John Galliano: Fall of a Fashion Icon
It was the hottest ticket of Paris Fashion Week-for all the wrong reasons. On March 4, some 1,500 guests gathered in the Rodin Museum gardens for the Christian Dior fall show. Just days earlier, the label’s star designer John Galliano had been arrested for making anti-Semitic remarks to two cafe patrons; soon after, a video surfaced of Galliano drunkenly declaring, “I love Hitler.”
Immediately, Oscar winner Natalie Portman-the face of Miss Dior Cherie perfume-condemned the designer, saying, “I am deeply shocked and disgusted.” Galliano, 50, was abruptly fired and is believed to be in rehab at an undisclosed location. And so Dior president Sidney Toledano was compelled to address the crowd before the show began. “What happened last week has been a terrible and wrenching ordeal,” he said. “It has been deeply painful to see the Dior name associated with the disgraceful statements attributed to its designer, however brilliant he may be.” While the fitted jackets and long capes were well-received, the mood was “uncomfortable and sad,” says a fashion veteran, “because you looked at this beautiful collection and knew it was made by a very tortured person.”
For those who knew the icon, renowned for his controversial couture (he once dressed models as nuns in fetish gear) and his own flamboyant style (he has graced his runways in regalia ranging from an astronaut to Napoleon), his downward spiral was no surprise. “John is a genius, but troubled,” says fashion journalist Madeleine Czigler, who has worked with Galliano for over 20 years. Along with the mounting pressures of producing six collections for Dior as well as his eponymous line Galliano-who has battled drug and alcohol addiction in the past-also lost his longtime confidant Steven Robinson, who reportedly died of cardiac arrest in ’07. “What we see is someone who can no longer cope with the combination of pressure, loneliness, drugs, alcohol and his dark-sided nature,” says Czigler. Still, “being drunk doesn’t relieve you of responsibility for your actions,” says the fashion veteran. “This is an incredible talent who destroyed himself.”

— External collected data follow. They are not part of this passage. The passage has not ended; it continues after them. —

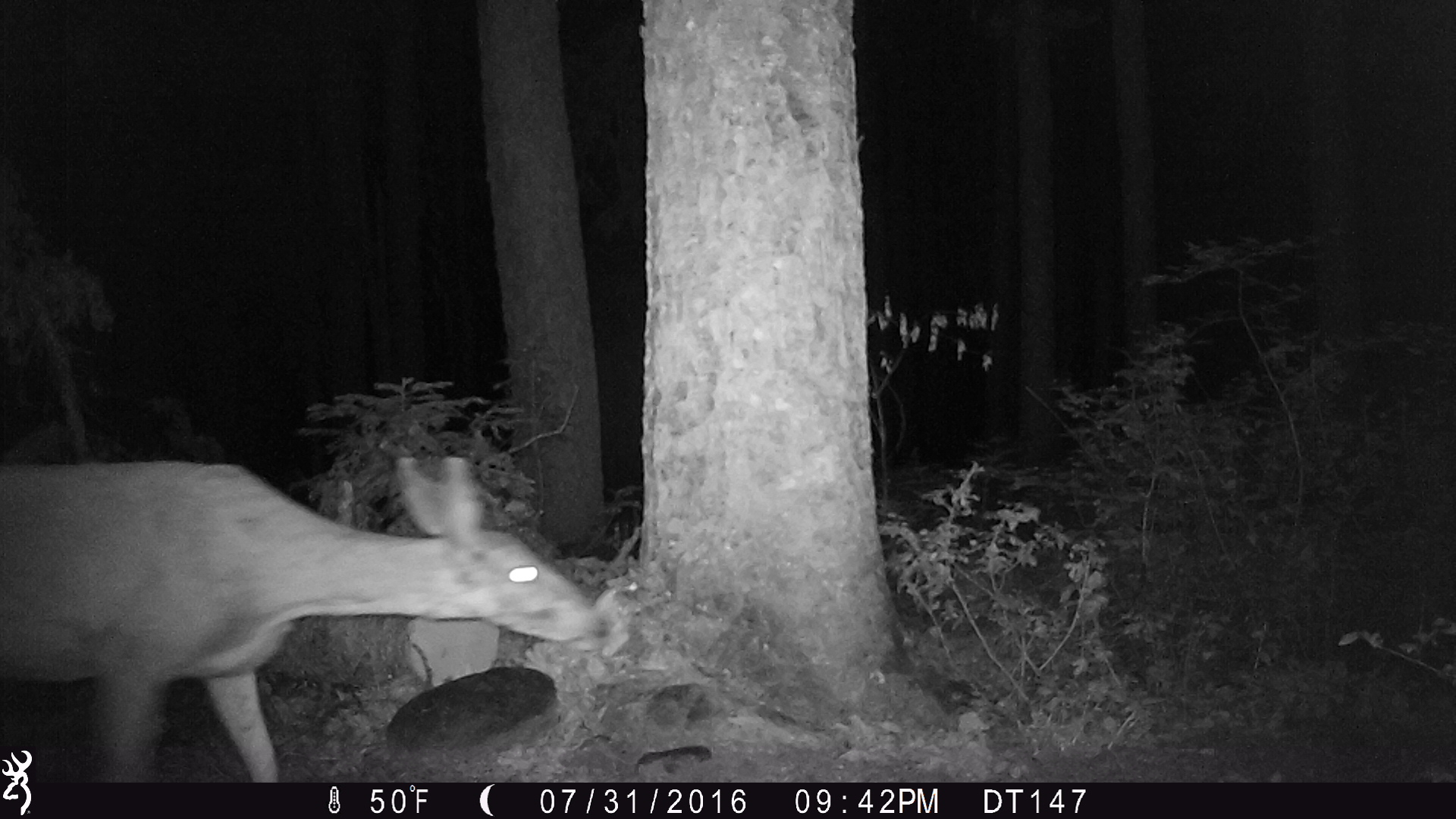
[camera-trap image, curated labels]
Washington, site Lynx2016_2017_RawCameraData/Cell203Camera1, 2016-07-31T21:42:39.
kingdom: Animalia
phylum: Chordata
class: Mammalia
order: Artiodactyla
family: Cervidae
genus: Odocoileus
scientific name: Odocoileus hemionus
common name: mule deer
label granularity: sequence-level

Galliano entered the fashion industry just like he exited it: swiftly. Born in Gibraltar and raised in a rough neighborhood in South London, he became an instant success after graduating from Central Saint Martins design school. Thanks to champions like Vogue‘s Anna Wintour, he was named head designer of Givenchy in ’95 and within a year was tapped as creative director of Dior, which he helped transform into a powerhouse brand worth more than $20 billion.
But his demons were as legendary as his designs. “I’ve never seen John when he wasn’t spiraling out of control,” says a Galliano pal. The designer-who said, “I completely deny the claims made against me”-will go to trial later this year in Paris, where his verbal assaults are a criminal offense punishable by up to six months in jail. Those close to him wonder if he can save himself from his new low. “John is an artist. He’s very complicated,” says a Galliano source. But in the end, “he is his own worst enemy.”